I have been writing from the position of an unskilled workman, with no apparent allowance for my newness to the life. The physical stress and strain, for example, how different my experience of these as compared with that of the other men inured to them by long habit! A year or two of such labor, and how great the physical change! My hands would be hard, and the friction of this work, so far from wounding them, would render them the more impervious to harm. My muscles would be like iron, and would lend themselves with far greater ease to the stress of manual labor. Ten years would find me a seasoned workman.
But under conditions of labor such as these, what changes other than physical would there be? My body might be hardened in fibre to the point of high efficiency in manual labor, but the hardening of mind and character—is it likely that this would be of the nature of the strength of more abundant life, or of the hardness of petrifaction?

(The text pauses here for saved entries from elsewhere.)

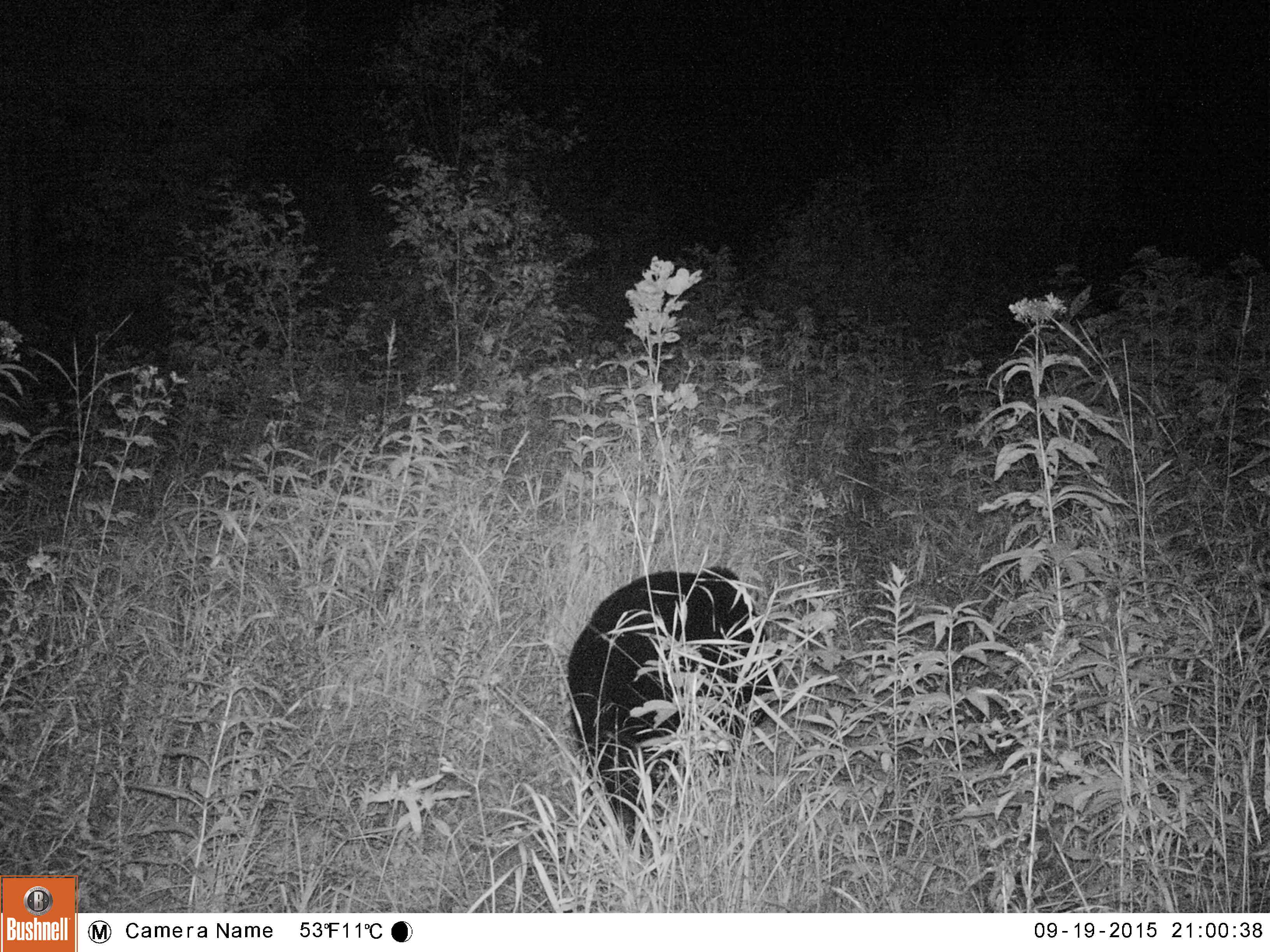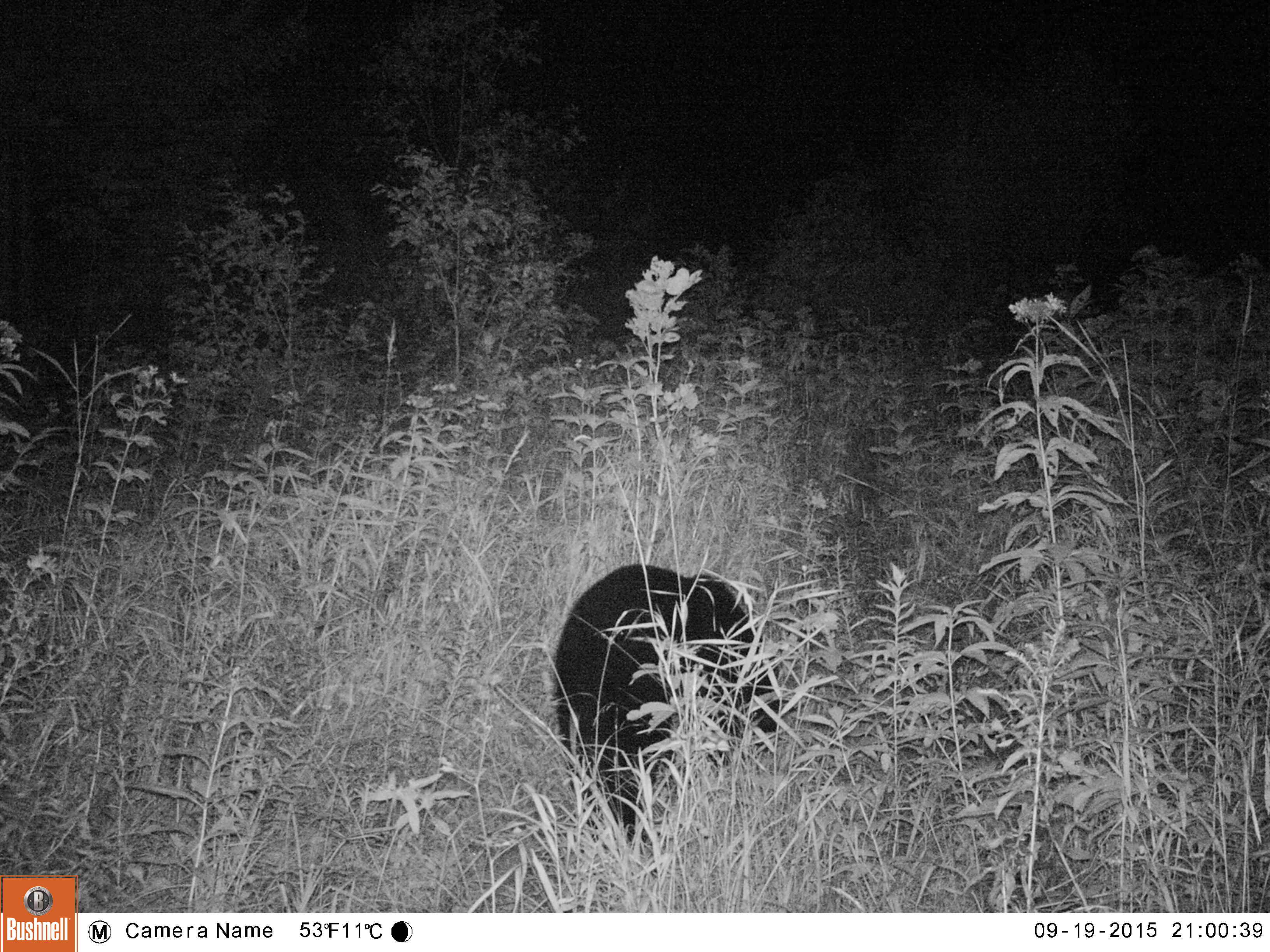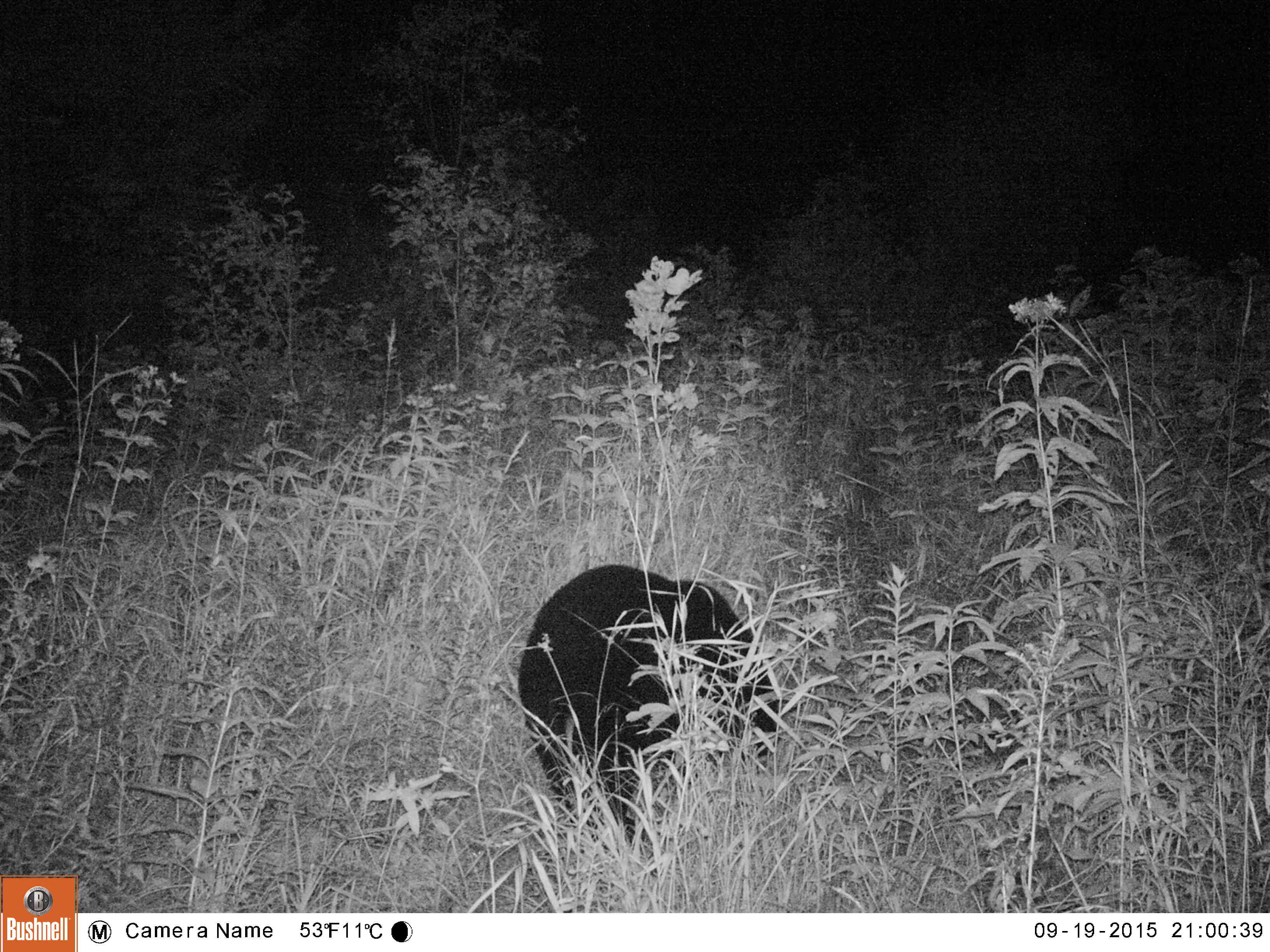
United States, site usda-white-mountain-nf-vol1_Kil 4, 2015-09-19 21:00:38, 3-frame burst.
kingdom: Animalia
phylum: Chordata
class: Mammalia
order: Carnivora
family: Ursidae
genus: Ursus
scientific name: Ursus americanus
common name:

I have received the strangest kindness from the men, the most tactful treatment of me as a novice. They laughed at my strenuous efforts to do what was so much easier to them, and they laughed when the boss singled me out for abuse, but never ill-naturedly, I thought. And those who made up to me, and with whom I picked up acquaintance, showed the kindest consideration. They never pressed me with embarrassing questions, but fell gracefully into the easy assumption that I was a factory hand or a "tradesman" out of a job. It was natural to adopt the general strain and speak of plans which involved my going West.
In spite of their roughness and hardness of manner and speech, one never felt the smallest fear of these men, and you had a growing feeling that their better natures were never far to seek. And yet in reality here they were, a cursing, blaspheming crew; men upon whose lives hopelessness seems to have settled; whose idea of work is a slavish drudgery done from the instinct of self-preservation and to be shirked whenever possible; whose idea of pleasure is abandonment to their unmastered passions.
I had a purpose in quitting work in the middle of Saturday afternoon. I went to my lodgings and asked Mrs. Flaherty for an early supper of anything that she could give me without trouble. Then I brushed my clothes and washed myself, and made myself as presentable as my slender pack permitted. My beard was now of nearly two weeks' growth, and my face was well burned by the sun, and my clothes, in spite of the protection of overalls, were much labor-stained.
I felt some security in my disguise, and after an early supper I walked over to see the sunset parade. On the road I met the men returning from the works, and had to run a gauntlet of questions as to whether I had left the job for good, and what I meant to do.
There was bustle in the camp; a running to and fro of cadets, who appeared to be subject to many calls; a nervous appearing and vanishing at the tent-doors of figures which were in process of achieving parade-dress; a hasty personal inspection of arms and uniform; and then suddenly, out of apparently inextricable confusion, there emerged, without a trace of disorder, the two companies, in double lines of perfect symmetry, before the inspecting officer.
Then followed the sunset parade. Seated on the benches under the trees, and grouped on the turf behind, was an eager crowd watching intently, in perfect stillness, every evolution of the cadets. The fascination was in the sense it gave you of abounding life, of youth and strength and vigor, brought to perfect unity in willing subordination to authority. Here was the type of highest organization, the voluntary submission of those who are "fit to follow to those who are fittest to lead." So much has civilization achieved for the purpose of self-defence. The mission of many of these young officers will be to take such men as those with whom I have been working, and teach them the manly lesson of obedience, and awaken in them the feelings of courage and loyalty and esprit de corps. Civilization is yet a long way from such organization for industrial ends, if ever such corporate action will be possible or good; but certainly it will not belong before civilization gives birth in increasing numbers to "captains of industry," who will feel with their men other ties than the "nexus of cash payment," and who will attack the problems of production with other aims than selfish accumulation. Under the direction of such leaders, workingmen will be led to far greater conquests over the resources of nature than any in the past, and, sharing consciously in these victories as the fruits of their own labors, there will open to them a new life of liberty and hope in willing allegiance to true control.
The intense satisfaction I felt in the rest of yesterday (Sunday) was heightened by a feeling of hopefulness as I thought of the future of workingmen in a country like ours. Here are almost boundless natural resources, capable of supporting many times our present population. Under the stimulus of private acclamation, what marvellous genius and skill and enterprise have directed labor to the development of our national wealth! When, with the growth of better knowledge, there is added to this stimulus among the great leaders of industry a sincere desire for the common good and a purpose to make the conditions of employment the means of achieving this good, how far greater must be the industrial results, and how far better the lives of the workers!